Millions of WordPress websites vulnerable to XSS bug
The WordPress vulnerability exists in widely used plugins and themes leveraging the Genericons icon font package.
Millions of WordPress websites could be vulnerable to Document Object Model (DOM)-based cross-site scripting (XSS) attacks due to a bug that exists in widely used plugins and themes leveraging the Genericons icon font package, according to a Wednesday post by Sucuri.
With the release of WordPress 4.2.2, which was made available on Thursday, all affected themes and plugins hosted on the WordPress website have been updated by removing a nonessential HTML file – contained in Genericons – that enables the issue, according to a post on the WordPress website.
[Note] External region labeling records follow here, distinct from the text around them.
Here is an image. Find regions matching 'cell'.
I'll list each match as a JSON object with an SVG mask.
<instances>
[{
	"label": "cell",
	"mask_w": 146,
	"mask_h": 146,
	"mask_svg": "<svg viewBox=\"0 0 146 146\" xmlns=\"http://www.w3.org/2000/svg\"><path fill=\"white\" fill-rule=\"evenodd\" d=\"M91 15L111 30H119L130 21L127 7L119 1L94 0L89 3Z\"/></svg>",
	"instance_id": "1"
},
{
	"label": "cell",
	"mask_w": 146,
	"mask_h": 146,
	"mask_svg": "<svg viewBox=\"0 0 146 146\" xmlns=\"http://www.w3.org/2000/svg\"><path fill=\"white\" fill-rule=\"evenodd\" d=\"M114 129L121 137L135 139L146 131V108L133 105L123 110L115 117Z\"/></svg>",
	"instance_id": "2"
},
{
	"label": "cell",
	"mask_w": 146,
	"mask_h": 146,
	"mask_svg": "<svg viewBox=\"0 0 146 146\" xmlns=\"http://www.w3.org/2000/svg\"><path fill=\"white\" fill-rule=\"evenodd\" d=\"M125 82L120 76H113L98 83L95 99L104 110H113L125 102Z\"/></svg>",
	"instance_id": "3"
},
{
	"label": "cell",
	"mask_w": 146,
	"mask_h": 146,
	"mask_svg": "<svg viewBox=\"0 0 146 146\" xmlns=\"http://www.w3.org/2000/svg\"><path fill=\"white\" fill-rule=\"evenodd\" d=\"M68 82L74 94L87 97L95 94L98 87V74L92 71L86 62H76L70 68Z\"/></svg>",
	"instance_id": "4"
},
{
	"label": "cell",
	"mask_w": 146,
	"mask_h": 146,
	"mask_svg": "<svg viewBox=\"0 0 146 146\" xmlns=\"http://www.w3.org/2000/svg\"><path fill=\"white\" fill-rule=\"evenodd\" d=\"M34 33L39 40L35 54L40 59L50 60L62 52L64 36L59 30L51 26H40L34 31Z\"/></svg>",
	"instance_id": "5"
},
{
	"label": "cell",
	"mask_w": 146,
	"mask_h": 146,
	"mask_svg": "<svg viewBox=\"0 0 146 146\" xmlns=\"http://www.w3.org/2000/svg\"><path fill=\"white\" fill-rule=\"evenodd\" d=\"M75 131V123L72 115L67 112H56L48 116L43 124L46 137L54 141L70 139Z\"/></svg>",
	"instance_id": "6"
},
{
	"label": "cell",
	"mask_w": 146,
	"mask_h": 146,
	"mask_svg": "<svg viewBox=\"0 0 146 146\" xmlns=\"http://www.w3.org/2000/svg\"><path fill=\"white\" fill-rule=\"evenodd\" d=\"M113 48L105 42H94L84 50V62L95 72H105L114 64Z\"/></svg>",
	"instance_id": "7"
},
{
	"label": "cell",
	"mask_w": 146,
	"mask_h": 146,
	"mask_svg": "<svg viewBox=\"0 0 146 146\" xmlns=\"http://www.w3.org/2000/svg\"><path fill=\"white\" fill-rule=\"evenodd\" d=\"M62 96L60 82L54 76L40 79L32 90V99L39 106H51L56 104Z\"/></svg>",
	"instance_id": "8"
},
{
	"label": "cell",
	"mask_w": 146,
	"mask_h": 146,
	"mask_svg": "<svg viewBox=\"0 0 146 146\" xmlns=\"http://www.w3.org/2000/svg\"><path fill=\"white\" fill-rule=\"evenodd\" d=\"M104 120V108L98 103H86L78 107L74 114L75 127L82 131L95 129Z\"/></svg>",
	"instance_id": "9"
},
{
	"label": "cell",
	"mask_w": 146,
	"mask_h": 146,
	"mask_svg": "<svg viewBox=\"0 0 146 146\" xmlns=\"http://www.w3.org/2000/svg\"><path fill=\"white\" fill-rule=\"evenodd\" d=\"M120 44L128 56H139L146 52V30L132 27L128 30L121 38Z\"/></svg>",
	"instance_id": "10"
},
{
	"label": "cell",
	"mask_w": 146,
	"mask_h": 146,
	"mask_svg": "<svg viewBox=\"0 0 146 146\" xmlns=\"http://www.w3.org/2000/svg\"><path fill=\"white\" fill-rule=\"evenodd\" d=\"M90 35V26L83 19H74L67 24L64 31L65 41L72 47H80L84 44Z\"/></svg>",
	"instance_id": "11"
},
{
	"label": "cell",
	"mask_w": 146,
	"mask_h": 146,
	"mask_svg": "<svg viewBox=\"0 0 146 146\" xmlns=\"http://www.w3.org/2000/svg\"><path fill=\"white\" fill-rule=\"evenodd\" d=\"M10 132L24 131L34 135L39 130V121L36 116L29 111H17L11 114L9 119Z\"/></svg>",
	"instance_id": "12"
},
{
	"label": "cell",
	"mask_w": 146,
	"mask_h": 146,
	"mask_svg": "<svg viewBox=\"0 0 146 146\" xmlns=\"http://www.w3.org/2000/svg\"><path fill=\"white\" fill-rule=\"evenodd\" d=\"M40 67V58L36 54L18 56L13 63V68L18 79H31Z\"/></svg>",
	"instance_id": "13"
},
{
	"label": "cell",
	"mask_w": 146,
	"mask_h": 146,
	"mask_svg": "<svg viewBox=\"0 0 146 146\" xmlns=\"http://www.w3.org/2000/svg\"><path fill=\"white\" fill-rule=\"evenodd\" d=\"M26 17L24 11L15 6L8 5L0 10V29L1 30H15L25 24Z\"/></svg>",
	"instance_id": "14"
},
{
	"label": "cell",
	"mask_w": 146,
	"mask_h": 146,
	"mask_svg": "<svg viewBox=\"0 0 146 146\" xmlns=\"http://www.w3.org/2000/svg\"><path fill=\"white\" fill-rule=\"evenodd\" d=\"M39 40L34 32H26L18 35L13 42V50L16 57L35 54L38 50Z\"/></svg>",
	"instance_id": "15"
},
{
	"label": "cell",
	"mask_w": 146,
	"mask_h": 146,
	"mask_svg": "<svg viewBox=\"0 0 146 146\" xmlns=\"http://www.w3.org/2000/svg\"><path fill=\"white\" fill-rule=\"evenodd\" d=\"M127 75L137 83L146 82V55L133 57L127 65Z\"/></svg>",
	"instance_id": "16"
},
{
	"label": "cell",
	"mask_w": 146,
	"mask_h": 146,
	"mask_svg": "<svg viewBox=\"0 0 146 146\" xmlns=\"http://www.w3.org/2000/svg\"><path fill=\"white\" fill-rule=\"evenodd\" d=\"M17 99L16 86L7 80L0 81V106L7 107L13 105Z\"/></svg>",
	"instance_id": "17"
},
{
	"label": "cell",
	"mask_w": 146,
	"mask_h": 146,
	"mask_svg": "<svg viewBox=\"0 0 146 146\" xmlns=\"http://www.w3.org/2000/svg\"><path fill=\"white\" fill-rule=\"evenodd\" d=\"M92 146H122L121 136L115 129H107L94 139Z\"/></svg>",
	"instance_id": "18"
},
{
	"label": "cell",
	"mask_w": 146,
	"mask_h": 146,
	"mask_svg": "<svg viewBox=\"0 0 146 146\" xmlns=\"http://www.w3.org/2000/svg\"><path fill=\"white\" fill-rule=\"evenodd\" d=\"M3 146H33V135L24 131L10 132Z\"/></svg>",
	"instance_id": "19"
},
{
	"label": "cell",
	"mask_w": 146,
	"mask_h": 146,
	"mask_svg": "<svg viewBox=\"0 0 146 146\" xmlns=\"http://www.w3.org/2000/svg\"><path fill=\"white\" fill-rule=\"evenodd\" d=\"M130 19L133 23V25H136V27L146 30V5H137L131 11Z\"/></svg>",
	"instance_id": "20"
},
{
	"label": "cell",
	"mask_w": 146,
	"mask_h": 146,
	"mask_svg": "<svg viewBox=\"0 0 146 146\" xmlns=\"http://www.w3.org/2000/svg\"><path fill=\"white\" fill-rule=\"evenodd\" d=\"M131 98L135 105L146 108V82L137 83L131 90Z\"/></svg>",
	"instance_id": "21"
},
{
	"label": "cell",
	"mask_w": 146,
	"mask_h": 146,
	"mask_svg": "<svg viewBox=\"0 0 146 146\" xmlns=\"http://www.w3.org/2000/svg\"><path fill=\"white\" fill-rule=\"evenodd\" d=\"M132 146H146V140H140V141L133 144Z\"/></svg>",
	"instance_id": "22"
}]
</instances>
Although Sucuri could not ascertain the entire scope of the issue, the security company did determine that the JetPack plugin and the Twenty Fifteen theme are vulnerable, and explained that both are installed by default on millions of WordPress deployments. Patches are currently available for JetPack and Twenty Fifteen.
“The severity is the same as any other XSS, but requires some form of social engineering to get an admin to click on a malicious link,” Daniel Cid, CTO of Sucuri, told SCMagazine.com in a Thursday email correspondence.
Sucuri said in its post that it had detected attacks in the wild days before disclosing the issue. Although patches are now available to address the vulnerability, Cid noted that the fix is simple – all a webmaster has to do is remove the ‘genericons/example.html' file from their site.
Despite a number of WordPress bugs being disclosed recently, it is not the only content management system (CMS) that is vulnerable.
On Wednesday, Fortinet disclosed a persistent XSS vulnerability affecting e-commerce extension VirtueMart. The vulnerability affects any version of Joomla and all versions of VirtueMart up to 3.07, according to a post on the Fortinet website, which adds that the issue was addressed in VirtueMart version 3.08.
By exploiting the vulnerability, an attacker – who would only need to be a regular registered user on the affected website – could host malware, manipulate financial transactions or even take over the website, the post indicates.